Great Friends all over the World

My Japanese family


A Throwback from Kenya

Great Friends from College!

These people were my college family

My Crazy Life

The last couple of weeks have been crazy. For starters, I had 5 days of Japanese tour guide/translating jobs. The first was a 3-day tour with a group of older ladies in a travel club – basically they just travel all over the world with their friends. They had visited Costa Rica, Panama, Iceland, Southeast Asia, various places in the US and Europe, and were going to Antarctica in January! Rough life. The second was a group of 50 high-schoolers on a trip across Colorado. Coordinating 50 kids in Japanese through Garden of the Gods was an interesting experience. Nonetheless, I’m loving my job and feel reaffirmed in the fact that travel is something I want to do long-term.

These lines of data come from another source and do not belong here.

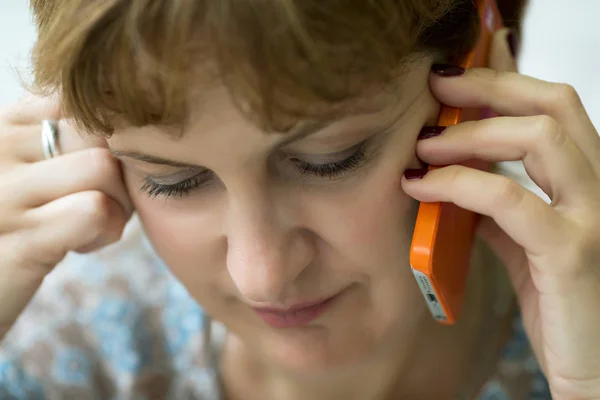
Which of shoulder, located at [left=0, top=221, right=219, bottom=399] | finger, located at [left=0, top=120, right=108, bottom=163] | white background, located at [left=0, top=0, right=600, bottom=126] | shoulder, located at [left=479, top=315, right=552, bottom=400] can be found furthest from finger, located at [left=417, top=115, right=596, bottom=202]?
white background, located at [left=0, top=0, right=600, bottom=126]

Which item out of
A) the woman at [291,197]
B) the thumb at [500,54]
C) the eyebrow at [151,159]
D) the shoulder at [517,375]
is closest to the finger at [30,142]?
the woman at [291,197]

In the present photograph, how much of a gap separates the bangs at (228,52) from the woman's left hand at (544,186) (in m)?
0.15

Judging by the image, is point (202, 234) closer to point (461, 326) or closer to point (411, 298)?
point (411, 298)

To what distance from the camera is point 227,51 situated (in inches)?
20.2

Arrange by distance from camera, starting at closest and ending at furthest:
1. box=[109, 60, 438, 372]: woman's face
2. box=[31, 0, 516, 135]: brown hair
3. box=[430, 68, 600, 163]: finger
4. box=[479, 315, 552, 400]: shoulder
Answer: box=[31, 0, 516, 135]: brown hair, box=[109, 60, 438, 372]: woman's face, box=[430, 68, 600, 163]: finger, box=[479, 315, 552, 400]: shoulder

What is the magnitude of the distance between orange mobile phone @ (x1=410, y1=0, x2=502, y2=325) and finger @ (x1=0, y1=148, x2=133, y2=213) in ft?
1.36

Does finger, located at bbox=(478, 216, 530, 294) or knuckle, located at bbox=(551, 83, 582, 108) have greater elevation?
knuckle, located at bbox=(551, 83, 582, 108)

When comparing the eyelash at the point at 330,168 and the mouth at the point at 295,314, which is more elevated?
the eyelash at the point at 330,168

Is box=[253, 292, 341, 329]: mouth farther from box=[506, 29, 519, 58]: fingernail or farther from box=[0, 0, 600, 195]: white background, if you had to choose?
box=[0, 0, 600, 195]: white background

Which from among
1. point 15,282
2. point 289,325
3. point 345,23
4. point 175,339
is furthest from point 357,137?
point 175,339

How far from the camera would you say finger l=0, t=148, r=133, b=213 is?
844 mm

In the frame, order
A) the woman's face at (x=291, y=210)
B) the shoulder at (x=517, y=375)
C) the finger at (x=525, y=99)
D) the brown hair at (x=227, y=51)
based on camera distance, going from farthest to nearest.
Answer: the shoulder at (x=517, y=375)
the finger at (x=525, y=99)
the woman's face at (x=291, y=210)
the brown hair at (x=227, y=51)

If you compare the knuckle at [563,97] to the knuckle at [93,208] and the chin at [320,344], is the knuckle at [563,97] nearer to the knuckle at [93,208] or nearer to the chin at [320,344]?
the chin at [320,344]

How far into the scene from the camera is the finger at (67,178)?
0.84m
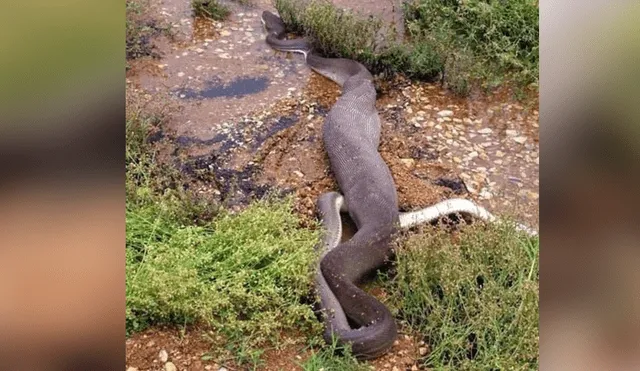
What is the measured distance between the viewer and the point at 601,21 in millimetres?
694

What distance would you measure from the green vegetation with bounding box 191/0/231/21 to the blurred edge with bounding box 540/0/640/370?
262 inches

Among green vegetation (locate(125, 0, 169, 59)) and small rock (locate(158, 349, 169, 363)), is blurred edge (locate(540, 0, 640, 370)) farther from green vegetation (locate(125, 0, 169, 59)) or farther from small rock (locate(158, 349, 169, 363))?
green vegetation (locate(125, 0, 169, 59))

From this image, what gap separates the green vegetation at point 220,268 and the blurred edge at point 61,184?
2.48 m

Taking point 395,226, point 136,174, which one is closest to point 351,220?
point 395,226

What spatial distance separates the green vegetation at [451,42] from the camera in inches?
230

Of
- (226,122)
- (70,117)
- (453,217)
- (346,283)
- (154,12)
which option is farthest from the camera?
(154,12)

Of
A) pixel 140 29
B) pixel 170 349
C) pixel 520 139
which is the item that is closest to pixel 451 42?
pixel 520 139

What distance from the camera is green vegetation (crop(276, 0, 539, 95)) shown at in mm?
5836

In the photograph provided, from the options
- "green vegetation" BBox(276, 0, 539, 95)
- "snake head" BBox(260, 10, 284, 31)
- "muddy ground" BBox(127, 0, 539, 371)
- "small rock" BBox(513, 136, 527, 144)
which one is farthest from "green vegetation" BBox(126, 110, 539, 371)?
"snake head" BBox(260, 10, 284, 31)

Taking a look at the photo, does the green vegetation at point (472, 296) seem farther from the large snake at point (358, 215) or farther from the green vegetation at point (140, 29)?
the green vegetation at point (140, 29)

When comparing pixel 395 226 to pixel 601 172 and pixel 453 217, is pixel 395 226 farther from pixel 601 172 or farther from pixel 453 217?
pixel 601 172

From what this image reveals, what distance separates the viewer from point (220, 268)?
3482 millimetres

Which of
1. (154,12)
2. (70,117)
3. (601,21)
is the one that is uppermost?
(601,21)

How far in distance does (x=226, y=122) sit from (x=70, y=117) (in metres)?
4.74
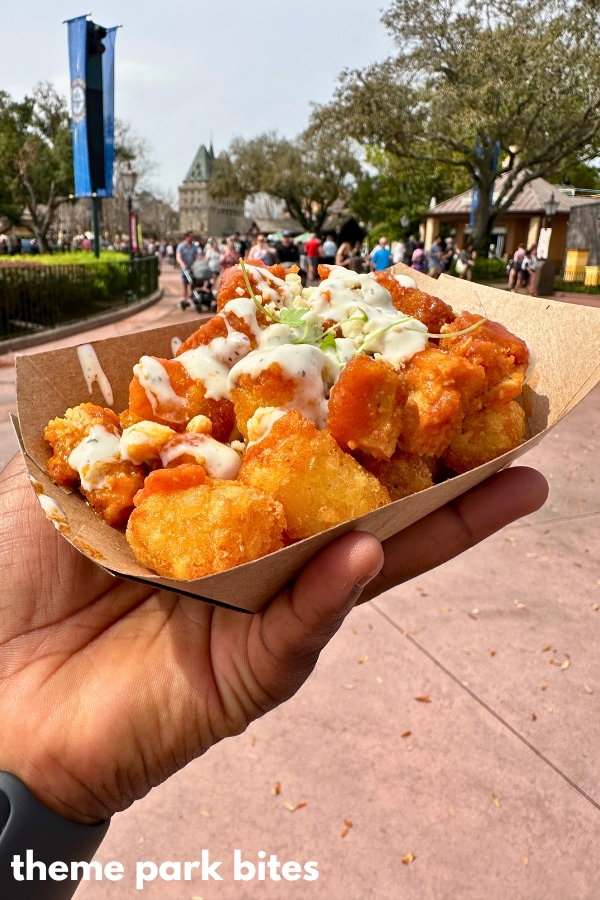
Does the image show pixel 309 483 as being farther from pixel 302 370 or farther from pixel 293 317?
pixel 293 317

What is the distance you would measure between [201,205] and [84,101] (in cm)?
12436

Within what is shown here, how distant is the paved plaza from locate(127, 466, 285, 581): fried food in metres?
1.77

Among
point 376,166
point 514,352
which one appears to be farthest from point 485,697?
point 376,166

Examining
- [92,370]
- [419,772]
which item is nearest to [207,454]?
[92,370]

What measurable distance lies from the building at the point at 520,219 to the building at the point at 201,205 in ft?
290

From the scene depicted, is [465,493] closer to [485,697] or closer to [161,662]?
[161,662]

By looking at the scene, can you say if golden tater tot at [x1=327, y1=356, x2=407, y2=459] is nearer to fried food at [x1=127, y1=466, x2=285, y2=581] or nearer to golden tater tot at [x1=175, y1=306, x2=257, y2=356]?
fried food at [x1=127, y1=466, x2=285, y2=581]

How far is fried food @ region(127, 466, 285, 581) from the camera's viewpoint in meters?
1.34

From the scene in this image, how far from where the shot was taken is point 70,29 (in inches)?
598

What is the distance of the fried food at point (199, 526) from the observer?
1.34 m

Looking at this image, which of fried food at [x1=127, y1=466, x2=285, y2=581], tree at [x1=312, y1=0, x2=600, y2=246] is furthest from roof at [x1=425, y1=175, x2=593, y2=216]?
fried food at [x1=127, y1=466, x2=285, y2=581]

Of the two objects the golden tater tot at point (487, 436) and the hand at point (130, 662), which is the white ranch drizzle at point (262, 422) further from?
the golden tater tot at point (487, 436)

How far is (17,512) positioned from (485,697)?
8.00ft

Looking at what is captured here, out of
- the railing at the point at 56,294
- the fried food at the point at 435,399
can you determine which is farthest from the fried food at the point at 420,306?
the railing at the point at 56,294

I find it interesting that the things you are passionate about usually come to pass. In college, I wanted to learn more about Africa and social enterprise, so I wrote my senior thesis paper on whether we should provide food aid to The Democratic Republic of the Congo. That lead to me finding a job in Kenya and getting the real Africa experience (perhaps more than I bargained for). When I returned, I wanted to use my Japanese so I applied for a tour guiding job in Colorado. One thing lead to another, and I now work for two different companies, worked at a ski resort in Japan last Winter and have started my own travel business. I believe God cares about what we care about, and He wants us to serve Him as we live out our passions and interests. I’ve often been out of my comfort zone on this journey, but I’m learning that that’s not such a bad thing.

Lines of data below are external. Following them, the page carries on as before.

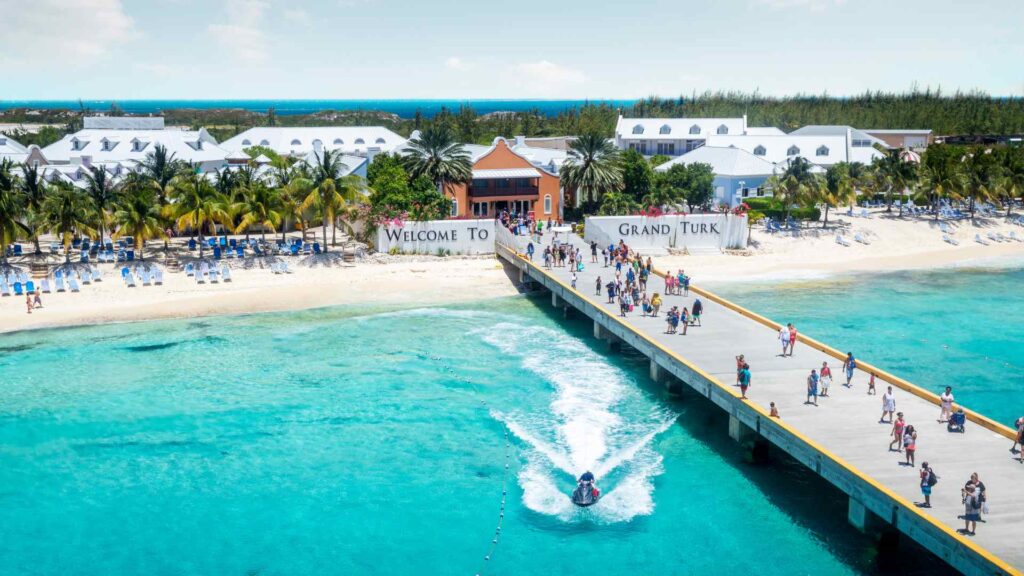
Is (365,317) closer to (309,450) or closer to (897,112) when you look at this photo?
(309,450)

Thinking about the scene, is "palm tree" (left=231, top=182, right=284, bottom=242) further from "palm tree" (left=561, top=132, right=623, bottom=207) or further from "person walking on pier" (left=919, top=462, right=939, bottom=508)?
"person walking on pier" (left=919, top=462, right=939, bottom=508)

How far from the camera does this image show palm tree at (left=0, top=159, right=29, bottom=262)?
5253 centimetres

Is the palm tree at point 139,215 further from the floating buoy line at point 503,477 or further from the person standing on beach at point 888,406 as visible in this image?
the person standing on beach at point 888,406

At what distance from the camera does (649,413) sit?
33031mm

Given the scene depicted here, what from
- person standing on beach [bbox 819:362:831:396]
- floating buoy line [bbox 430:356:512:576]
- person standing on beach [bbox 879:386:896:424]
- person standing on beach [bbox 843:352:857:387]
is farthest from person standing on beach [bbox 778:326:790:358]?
floating buoy line [bbox 430:356:512:576]

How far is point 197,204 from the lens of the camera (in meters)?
54.3

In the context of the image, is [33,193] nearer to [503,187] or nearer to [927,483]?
[503,187]

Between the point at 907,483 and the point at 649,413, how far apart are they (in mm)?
11926

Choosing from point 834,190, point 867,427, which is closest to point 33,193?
point 867,427

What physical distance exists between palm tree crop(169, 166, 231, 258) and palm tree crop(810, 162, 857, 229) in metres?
42.0

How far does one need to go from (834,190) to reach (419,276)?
1362 inches

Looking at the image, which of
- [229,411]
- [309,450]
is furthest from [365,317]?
[309,450]

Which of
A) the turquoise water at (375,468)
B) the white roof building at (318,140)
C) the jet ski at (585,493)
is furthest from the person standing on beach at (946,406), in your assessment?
the white roof building at (318,140)

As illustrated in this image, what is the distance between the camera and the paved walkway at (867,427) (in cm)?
2078
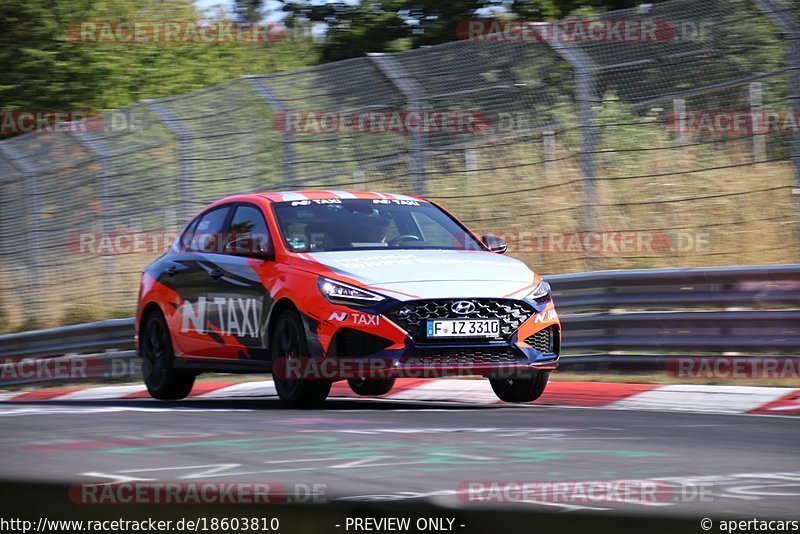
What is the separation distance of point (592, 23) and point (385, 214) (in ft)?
9.44

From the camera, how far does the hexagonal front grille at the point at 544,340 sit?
9.23 metres

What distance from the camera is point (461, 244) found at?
33.8 feet

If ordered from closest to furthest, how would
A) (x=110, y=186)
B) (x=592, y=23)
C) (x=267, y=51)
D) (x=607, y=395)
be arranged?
(x=607, y=395) < (x=592, y=23) < (x=110, y=186) < (x=267, y=51)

After the first tour guiding trip, I hopped on a plane to Texas. Meeting my dad at 10:30 PM, we drove 5 hours to Arkansas for my cousin’s wedding. The wedding was great, my cousin looked amazing and I got to meet her now husband for the first time. I had a great time hanging out with family, watching my littlest cousin dance, eating too much food and celebrating with Mary Rachel and Leith.

Hanging out with my Cousins

Hanging out with my cousins and siblings

Going to weddings does make you think about your own relationships though. I’m sure much of marriage is working through issues as they arise, but finding the right person from the start seems pretty important too. I want to find that person for myself, but also think there are seasons in life. Learning to experience joy in each season is more important than getting married, making more money, buying that house, or doing whatever you think will make you happier, because even though those things are great, in and of themselves they are empty. I am so happy for March Rachel, Leith and my brother Jon (who might be next) – I just haven’t found that person yet and I’m learning to be content in that.

After Arkansas, we drove to Texas where my dad’s side of the family lives. It was great seeing them as well, hanging out at the lake, wakeboarding and playing the inaugural game of volleyball in my Uncle’s pool. I’m realizing how unique and special it is to have great family on both sides who care and who want to spend time together.

Finally, after driving back from Texas to Colorado, my brother, his friend and I did a pickleball demonstration in Vail and went camping for the night; a great way to end a busy two weeks. The next month will be no less crazy, I have a couple of weeks of tour guiding, playing in a professional pickleball tournament and starting my tennis coaching job but I’m excited for it all.